Consigne 1 -
Réécrivez le passage de la critique consacrée à Eva Illouz en commençant par « Eva Illouz, sociologue » et en allant jusqu'à « mal ( 2012) . », avec « enseignante » à la place de « professeure ».

━━━ Document source ━━━

“ Comment savoir d’avance

Si ce nouvel amour sera la vague immense

Qui transportera l’âme ivre d’émotion,

Jusqu’où s’annonce, enfin, la révélation,

Ou s’il ira se perdre en fol espoir vivide,

En trépignements dans le vide ?”

Nouvel amour de Alphonse Beauregard 

 

“ Ce livre n’est ni une mise en examen de l’idéal du couple, ni un plaidoyer en faveur d’un retour à des moyens plus sûrs pour en former un; il décrit plutôt comment le capitalisme a détourné la liberté sexuelle pour se l’approprier, et son implication dans l’instabilité et la volatilité des relations sexuelles et amoureuses”. 

Eva Illouz, sociologue des émotions et de la vie amoureuse, est professeure à l’Université hébraïque de Jérusalem et directrice à l’EHESS. Depuis 20 ans, elle mène une recherche autour de la transformation par le capitalisme et la culture moderne sur de notre vie affective et amoureuse. Déjà, dans ses précédents essais, elle dépliait cette intrusion du capitalisme dans la sphère privée : Les marchandises émotionnelles ( 2019), Hard Romance : cinquante nuances de Grey et nous (2014). Pourquoi l’amour fait mal ( 2012) .

Même la souffrance amoureuse peut être lue sociologiquement. Avant elle, des grands sociologues comme Max Weber, Ernst Engel se sont intéressés à la question de l’amour ou du lien amoureux.  

Dans ce nouvel opus, s’appuyant sur des enquêtes et des entretiens, E.Illouz nous offre une démonstration solidement construite, étayée sur des concepts empruntés aux penseurs de la modernité. 

Le choix de ne pas choisir

D’emblée, E.Illouz pose la question soulevée par la philosophie libérale depuis le XIX° siècle: la liberté compromet-elle la possibilité de tisser des liens solides et contractuels, et plus spécifiquement des liens amoureux ? 

L’amour joue un rôle dans l’individualisme moral et a toujours été le grand vecteur de la liberté. Il était vécu comme une transcendance, un projet de vie. Avec l’avènement d’une modernité hyperconnectée, cette transcendance semble être battue en brèche. Nous assistons à ce que la sociologue appelle “ le non-amour”, c’est-à-dire “ choisir de ne pas choisir ” qui est devenu une modalité essentielle de l’expression du moi contemporain. 

Le prototype du non-choix, dit- elle, “ c’est l’utilisation des sites de rencontres qui transforment le sujet en consommateur de sexe et d’émotions, l’autorisant à utiliser ou à disposer de ce bien comme il l’entend “. De ce fait, le sujet contemporain passe d’une “non-relation” à une autre et cette pratique devient en quelque sorte un mode de vie favorisé par un monde de sur- sollicitations, entre autres sexuelles.

━━━ Jeu de données ━━━

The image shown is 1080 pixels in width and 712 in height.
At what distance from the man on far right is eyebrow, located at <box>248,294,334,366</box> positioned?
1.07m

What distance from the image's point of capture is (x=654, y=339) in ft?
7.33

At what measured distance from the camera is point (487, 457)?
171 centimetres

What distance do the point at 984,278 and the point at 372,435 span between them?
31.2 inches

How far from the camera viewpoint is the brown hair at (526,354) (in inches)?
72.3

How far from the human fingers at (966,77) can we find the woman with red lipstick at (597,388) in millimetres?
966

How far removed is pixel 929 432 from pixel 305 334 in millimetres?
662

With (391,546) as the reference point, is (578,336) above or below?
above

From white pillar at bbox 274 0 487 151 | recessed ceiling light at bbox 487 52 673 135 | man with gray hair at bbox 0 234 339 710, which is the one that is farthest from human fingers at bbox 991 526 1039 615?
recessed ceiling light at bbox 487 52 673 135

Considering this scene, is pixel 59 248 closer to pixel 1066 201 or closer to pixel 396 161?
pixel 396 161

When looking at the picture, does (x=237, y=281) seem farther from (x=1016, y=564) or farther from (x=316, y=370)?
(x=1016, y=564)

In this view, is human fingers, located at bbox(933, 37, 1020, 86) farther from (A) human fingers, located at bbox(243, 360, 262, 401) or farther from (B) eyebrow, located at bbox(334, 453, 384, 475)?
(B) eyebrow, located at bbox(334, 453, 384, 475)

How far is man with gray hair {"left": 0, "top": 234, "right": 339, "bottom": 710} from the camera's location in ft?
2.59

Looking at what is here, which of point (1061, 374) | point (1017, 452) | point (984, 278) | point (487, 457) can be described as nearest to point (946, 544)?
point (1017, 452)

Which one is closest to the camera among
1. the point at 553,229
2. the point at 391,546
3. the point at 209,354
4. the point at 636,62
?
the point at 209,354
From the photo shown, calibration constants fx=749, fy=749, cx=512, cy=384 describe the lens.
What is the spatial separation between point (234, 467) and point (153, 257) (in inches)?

━━━

Consigne 2 -
Transposez en tableau Markdown les lignes des enregistrements, en partant de la ligne qui contient « At what measured » et en allant jusqu'à celle qui contient « 31.2 inches ». Indiquez le numéro de rang dans la colonne « Numéro » et le texte dans la colonne « Ligne », sans reprendre les lignes vides.

Corrigé 1 -
Eva Illouz, sociologue des émotions et de la vie amoureuse, est enseignante à l’Université hébraïque de Jérusalem et directrice à l’EHESS. Depuis 20 ans, elle mène une recherche autour de la transformation par le capitalisme et la culture moderne sur de notre vie affective et amoureuse. Déjà, dans ses précédents essais, elle dépliait cette intrusion du capitalisme dans la sphère privée : Les marchandises émotionnelles ( 2019), Hard Romance : cinquante nuances de Grey et nous (2014). Pourquoi l’amour fait mal ( 2012) .

Corrigé 2 -
| Numéro | Ligne |
|---|---|
| 1 | At what measured distance from the camera is point (487, 457)? |
| 2 | 171 centimetres |
| 3 | What distance do the point at 984,278 and the point at 372,435 span between them? |
| 4 | 31.2 inches |